I also find it hard to believe that he wrote it, since it is universally accepted that he dictated as others wrote....hard to believe that he alone came up with all of the stuff in the Qu'ran, and was able to put it together so well in his mind, and then properly recite it to others, who would then, of course, record it on I believe leaves and cow hide.

A demonic source is more likely than Mohammed, in my personal opinion.
Ben,
I well understand your questions here. I have two different translations of the Koran and cannot bring myself to read either as a complete read - cover to cover.
My casual studies of it show that during his lifetime Mohammed's prophesies and utterances numbered in excess of 6100 separate statements! Many were trivial or in direct contradiction of others. Mohammed was known to conveniently have visions whenever necessary even to the point that one gets the 'wink-wink' attitude among his close confidants as to the 'holy' inspiration of many of these. Others wonder if he was not prone to seizures of some sort. Nevertheless, he was very crafty in his method of political and religious domination among the various tribes.

**EXERCISES:**
A. In two sentences, summarize the exchange about who authored the Qur'an.
B. Write the next part of the exchange about the Qur'an's authorship, picking up right after its final sentence.
The listing that follows this exchange was taken from a separate source.

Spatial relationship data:

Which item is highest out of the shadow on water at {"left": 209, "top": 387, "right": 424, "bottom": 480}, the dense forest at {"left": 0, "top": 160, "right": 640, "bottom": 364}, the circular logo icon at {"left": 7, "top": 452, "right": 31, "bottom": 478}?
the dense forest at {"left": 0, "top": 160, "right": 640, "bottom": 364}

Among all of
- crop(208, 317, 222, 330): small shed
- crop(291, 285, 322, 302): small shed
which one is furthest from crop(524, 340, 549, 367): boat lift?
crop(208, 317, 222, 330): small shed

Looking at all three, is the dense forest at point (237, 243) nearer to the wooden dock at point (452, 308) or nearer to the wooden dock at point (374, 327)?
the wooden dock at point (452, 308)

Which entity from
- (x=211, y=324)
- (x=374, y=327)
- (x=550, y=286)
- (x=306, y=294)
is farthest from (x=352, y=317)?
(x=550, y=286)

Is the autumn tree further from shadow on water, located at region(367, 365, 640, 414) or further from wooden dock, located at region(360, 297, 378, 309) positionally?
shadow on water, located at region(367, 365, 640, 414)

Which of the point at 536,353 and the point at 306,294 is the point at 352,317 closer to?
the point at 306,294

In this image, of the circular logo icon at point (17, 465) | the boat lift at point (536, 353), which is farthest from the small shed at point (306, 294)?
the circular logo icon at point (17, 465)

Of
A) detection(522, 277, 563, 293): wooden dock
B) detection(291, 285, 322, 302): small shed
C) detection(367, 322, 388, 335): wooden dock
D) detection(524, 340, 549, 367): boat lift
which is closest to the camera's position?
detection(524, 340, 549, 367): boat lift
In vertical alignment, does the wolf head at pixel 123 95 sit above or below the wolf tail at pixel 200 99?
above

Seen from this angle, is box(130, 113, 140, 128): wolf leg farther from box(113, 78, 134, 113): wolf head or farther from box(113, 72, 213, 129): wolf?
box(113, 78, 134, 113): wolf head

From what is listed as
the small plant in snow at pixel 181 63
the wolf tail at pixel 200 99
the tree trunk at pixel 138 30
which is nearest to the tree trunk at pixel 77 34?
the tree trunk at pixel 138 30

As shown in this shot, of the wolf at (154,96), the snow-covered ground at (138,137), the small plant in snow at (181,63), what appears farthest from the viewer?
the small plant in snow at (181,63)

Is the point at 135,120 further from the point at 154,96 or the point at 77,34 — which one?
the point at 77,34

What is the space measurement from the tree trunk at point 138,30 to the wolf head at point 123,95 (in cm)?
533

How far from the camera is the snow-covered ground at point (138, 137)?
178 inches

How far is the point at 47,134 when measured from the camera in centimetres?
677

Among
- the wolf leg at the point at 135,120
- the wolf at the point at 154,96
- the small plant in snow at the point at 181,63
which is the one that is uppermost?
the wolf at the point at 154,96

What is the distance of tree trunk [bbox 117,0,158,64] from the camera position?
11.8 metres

**EXPECTED ANSWERS:**
A. The first writer doubts that Mohammed could have written the Qur'an or composed all of it alone and recited it for others to record, and considers a demonic source more likely. A second writer, replying to Ben, reports counting more than 6100 separate statements attributed to Mohammed, many trivial or contradictory, and describes him as someone who had visions whenever they were needed and was very crafty at gaining political and religious control over the tribes.

B.
That he co-oped so much from pre-Mohammed Meccan traditions (descent through Ishmael, reverence for the black meteorite/rock), his incorrect understanding of Christainity, and selective use of Judaic traditions just make the entire religion a construct, an artifice, to me.
After his death his personal secretary, under the orders of Omar Ibn Khattab, a relative of Mohammed, culled through this massive collection of utterances and compiled the rule of Sharia - the Law. The resulting work was the Koran comprising less than 2.5% of the recorded saying and prophesies of Mohammed. ONE single man produced this 'holy' book. I guess the rest was just trashed - some religion.
That Arabic lends an extremely pleasing melodic sound to the Koran is not surprising, however.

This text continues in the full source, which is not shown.